A simple web page cache

Our project this week involves web scraping. The first thing I did was write a little code to cache web pages locally. That way, I’m a better web citizen for not hitting the host with repeat requests for the same page, and I can work faster when refining my design and algorithms.

The cache is very basic. The function get_page takes a URL and returns the page as a string. The first time you get a URL, it downloads it (using requests.get), saves a copy in a .\cache subdirectory, and returns the text. The next time you request the same URL, it returns the cached copy.

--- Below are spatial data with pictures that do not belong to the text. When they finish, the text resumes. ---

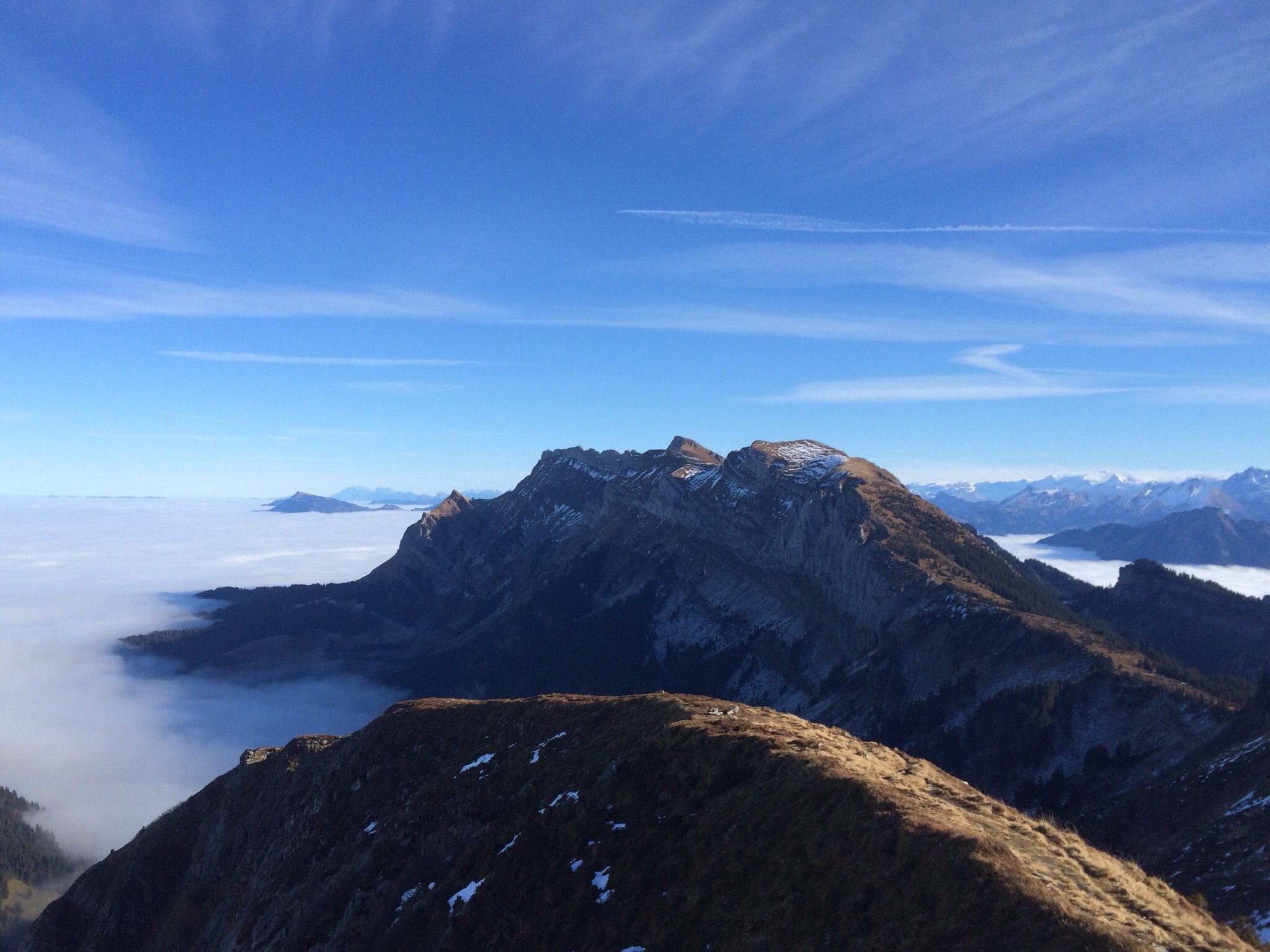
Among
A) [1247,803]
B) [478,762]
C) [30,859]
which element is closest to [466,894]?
[478,762]

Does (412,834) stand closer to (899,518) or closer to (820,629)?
(820,629)

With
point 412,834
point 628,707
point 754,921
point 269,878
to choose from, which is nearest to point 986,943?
point 754,921

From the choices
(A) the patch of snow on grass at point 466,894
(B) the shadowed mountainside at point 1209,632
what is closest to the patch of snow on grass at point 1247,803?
(A) the patch of snow on grass at point 466,894

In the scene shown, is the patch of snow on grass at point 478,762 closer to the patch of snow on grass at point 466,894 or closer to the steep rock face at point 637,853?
the steep rock face at point 637,853

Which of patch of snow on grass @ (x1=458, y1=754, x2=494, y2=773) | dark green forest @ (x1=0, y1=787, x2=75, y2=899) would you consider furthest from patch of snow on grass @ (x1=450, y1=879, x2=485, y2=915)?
dark green forest @ (x1=0, y1=787, x2=75, y2=899)

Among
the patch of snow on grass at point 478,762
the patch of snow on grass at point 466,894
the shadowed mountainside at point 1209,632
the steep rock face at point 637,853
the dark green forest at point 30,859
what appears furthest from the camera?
the dark green forest at point 30,859

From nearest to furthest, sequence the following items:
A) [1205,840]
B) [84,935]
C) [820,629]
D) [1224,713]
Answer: [1205,840] < [84,935] < [1224,713] < [820,629]

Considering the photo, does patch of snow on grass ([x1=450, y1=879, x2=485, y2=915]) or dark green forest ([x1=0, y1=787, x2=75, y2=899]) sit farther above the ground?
patch of snow on grass ([x1=450, y1=879, x2=485, y2=915])

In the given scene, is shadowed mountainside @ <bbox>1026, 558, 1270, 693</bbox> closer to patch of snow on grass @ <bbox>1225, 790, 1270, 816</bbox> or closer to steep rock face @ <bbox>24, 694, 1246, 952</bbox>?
patch of snow on grass @ <bbox>1225, 790, 1270, 816</bbox>
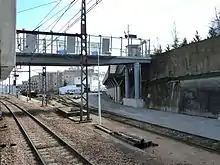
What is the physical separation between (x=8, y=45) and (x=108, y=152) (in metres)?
5.25

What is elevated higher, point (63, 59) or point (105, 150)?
point (63, 59)

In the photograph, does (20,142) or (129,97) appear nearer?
(20,142)

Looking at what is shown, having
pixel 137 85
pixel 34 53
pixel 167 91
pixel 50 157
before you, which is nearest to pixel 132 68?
pixel 137 85

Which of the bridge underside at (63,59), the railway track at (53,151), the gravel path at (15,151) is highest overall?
the bridge underside at (63,59)

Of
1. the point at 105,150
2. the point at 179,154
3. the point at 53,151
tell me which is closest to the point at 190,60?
the point at 179,154

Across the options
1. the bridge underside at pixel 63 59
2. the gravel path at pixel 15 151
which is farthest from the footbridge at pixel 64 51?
the gravel path at pixel 15 151

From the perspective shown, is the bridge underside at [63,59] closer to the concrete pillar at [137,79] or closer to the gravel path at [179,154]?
the concrete pillar at [137,79]

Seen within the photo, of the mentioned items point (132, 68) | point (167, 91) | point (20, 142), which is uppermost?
point (132, 68)

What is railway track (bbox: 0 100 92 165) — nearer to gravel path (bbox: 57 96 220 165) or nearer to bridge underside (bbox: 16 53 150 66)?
gravel path (bbox: 57 96 220 165)

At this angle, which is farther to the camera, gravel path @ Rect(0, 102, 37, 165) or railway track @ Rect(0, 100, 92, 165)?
gravel path @ Rect(0, 102, 37, 165)

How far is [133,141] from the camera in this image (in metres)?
14.7

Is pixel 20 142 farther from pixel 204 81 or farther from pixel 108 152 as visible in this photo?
pixel 204 81

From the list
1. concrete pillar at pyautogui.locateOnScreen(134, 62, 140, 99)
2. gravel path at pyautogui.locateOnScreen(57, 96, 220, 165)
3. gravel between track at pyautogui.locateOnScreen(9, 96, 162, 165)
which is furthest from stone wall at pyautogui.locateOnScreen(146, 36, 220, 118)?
gravel between track at pyautogui.locateOnScreen(9, 96, 162, 165)

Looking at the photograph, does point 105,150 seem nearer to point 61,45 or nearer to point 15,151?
point 15,151
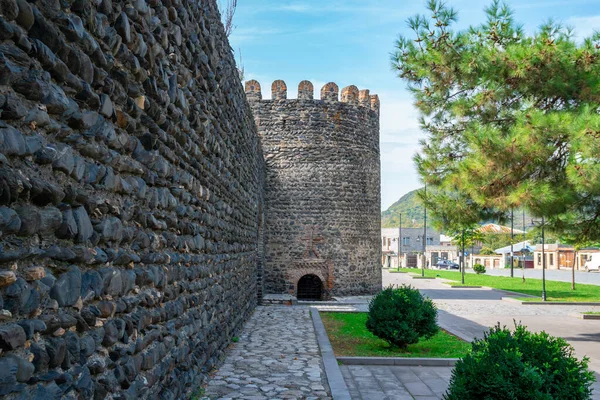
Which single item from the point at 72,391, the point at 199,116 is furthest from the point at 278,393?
the point at 72,391

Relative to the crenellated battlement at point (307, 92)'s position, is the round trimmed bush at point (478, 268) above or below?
below

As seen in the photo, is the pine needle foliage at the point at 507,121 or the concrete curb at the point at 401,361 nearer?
the concrete curb at the point at 401,361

The cache uses uuid.uuid4 to generate unique names for the local files, and a simple dictionary as the index that maps URLs to file names. The index is saved in the ./cache/index.pkl.

To discard the cache and start over, just delete the ./cache directory.

Here’s the code:

import os
import pickle
import requests
import uuid

_cache = None
_cache_dir = "./cache"
_cache_index = os.path.join(_cache_dir, 'index.pkl')

def cache_init():
    global _cache
    if _cache == None:
        if os.path.exists(_cache_index):
            with open(_cache_index, 'rb') as fd:
                _cache = pickle.load(fd)
        else:
            _cache = {}
    return _cache

def cache_get(key):
    return cache_init().get(key, '')

def cache_add(key, value):
    cache = cache_init()
    cache[key] = value
    with open(_cache_index, 'wb') as fd:
       pickle.dump(cache, fd)

def get_page(url):
    """Get a web page."""

    # Check if we have this page
    
    filename = cache_get(url)
    if filename and os.path.exists(filename):
        with open(filename, 'rb') as fd:
            return fd.read()

    # Otherwise, download the page ...
    
    r = requests.get(url, timeout=10)
    r.raise_for_status()
    
    # ... and cache it

    global _cache_dir
    if not os.path.isdir(_cache_dir):
        os.mkdir(_cache_dir)
        
    if not filename:
        filename = os.path.join(_cache_dir, uuid.uuid4().hex)

    with open(filename, 'wb') as fd:
        for chunk in r.iter_content(chunk_size=4096):
            fd.write(chunk)

    cache_add(url, filename)
    
    return r.text

Nothing fancy here. Just enough to do the job for this project. Enjoy!

Written on January 21, 2017